start DATA SHOWN

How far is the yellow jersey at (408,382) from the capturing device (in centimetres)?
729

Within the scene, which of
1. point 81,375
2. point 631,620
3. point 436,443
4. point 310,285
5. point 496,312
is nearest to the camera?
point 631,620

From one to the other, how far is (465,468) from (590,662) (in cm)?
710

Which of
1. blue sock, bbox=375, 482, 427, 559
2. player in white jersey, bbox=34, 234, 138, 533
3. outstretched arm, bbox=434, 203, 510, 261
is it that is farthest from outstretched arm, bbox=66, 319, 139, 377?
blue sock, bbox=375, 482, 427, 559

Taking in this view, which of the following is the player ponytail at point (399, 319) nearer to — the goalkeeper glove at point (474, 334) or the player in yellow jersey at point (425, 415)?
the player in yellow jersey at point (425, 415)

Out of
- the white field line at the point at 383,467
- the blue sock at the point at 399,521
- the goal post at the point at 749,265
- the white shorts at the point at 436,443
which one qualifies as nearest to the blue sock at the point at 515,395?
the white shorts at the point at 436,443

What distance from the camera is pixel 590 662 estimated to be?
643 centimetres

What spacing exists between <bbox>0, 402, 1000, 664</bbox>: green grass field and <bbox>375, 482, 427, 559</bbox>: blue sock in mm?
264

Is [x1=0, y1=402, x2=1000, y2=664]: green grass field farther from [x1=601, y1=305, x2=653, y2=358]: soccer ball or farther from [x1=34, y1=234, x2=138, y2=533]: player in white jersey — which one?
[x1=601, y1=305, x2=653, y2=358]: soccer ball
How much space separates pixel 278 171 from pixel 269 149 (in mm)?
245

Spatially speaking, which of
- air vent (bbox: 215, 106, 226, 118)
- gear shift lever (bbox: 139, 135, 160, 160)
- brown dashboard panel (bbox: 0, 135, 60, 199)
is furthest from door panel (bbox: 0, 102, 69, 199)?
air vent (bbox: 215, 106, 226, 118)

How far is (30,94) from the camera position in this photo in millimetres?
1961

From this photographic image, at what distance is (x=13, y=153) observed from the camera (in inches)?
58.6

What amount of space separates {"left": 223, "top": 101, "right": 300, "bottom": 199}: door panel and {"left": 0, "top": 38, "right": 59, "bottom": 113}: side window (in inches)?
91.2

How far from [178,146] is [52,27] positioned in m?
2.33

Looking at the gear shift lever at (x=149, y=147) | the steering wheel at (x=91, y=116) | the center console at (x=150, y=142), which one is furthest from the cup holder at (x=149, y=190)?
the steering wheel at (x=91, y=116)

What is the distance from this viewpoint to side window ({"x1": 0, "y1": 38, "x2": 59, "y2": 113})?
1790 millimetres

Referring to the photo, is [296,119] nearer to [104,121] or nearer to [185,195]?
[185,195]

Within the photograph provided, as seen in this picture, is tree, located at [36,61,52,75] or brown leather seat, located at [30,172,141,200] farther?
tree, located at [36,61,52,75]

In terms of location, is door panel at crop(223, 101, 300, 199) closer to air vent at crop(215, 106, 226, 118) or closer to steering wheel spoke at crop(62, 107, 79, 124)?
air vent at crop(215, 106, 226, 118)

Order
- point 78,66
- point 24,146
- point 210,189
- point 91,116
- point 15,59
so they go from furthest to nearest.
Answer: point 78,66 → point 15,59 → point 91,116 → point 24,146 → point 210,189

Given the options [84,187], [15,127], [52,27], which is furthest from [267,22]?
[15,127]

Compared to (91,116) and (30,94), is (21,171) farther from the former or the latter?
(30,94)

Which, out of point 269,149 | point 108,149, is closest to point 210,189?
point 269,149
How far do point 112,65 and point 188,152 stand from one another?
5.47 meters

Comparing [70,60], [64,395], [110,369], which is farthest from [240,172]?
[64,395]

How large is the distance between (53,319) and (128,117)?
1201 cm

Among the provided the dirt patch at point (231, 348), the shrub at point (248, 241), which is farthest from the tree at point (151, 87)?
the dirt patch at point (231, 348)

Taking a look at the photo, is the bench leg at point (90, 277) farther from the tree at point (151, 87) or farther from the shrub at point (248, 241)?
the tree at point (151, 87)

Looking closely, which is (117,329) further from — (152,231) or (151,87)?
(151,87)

end DATA SHOWN

◆ **GIVEN PROBLEM**: Set down the lines again unchanged, from the one containing "Among the provided" through the last line of the records, both ends included.

◆ **SOLUTION TO THE PROBLEM**:
Among the provided the dirt patch at point (231, 348), the shrub at point (248, 241), which is farthest from the tree at point (151, 87)?
the dirt patch at point (231, 348)

Taking a look at the photo, is the bench leg at point (90, 277) farther from the tree at point (151, 87) or farther from the shrub at point (248, 241)?
the tree at point (151, 87)

Looking closely, which is (117,329) further from — (152,231) or (151,87)?
(151,87)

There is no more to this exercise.